#### [Excerpts from a dataset]

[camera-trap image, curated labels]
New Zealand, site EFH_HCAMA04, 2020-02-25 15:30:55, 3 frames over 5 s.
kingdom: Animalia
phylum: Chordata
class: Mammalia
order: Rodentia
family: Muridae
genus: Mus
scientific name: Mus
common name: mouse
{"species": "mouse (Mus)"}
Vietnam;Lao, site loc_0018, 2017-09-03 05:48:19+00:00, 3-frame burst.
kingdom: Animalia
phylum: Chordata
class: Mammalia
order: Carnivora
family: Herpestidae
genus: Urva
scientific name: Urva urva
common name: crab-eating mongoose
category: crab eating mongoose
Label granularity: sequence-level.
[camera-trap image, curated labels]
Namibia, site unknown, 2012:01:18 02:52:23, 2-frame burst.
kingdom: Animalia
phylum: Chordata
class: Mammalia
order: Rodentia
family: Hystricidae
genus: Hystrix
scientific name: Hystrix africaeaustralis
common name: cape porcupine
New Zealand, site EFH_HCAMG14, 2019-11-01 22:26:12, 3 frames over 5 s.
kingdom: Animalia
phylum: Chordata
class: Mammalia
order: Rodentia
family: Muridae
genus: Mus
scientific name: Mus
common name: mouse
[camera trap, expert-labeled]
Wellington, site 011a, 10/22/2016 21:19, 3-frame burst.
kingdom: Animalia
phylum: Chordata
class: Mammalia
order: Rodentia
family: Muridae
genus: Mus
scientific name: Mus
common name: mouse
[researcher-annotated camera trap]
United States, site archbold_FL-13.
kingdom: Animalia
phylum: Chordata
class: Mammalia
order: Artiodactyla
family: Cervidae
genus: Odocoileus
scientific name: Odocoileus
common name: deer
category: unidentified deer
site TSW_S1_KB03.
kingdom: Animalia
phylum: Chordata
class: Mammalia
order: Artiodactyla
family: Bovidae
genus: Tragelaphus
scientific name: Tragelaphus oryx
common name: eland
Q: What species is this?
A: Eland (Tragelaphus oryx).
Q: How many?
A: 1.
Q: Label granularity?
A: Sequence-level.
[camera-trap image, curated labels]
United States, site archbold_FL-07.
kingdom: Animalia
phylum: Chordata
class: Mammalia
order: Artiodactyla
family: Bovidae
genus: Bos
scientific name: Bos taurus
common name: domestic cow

#### [What to work on]
If a line above includes the word "scientific", count it; then give the final number by itself.

#### [Result below]
8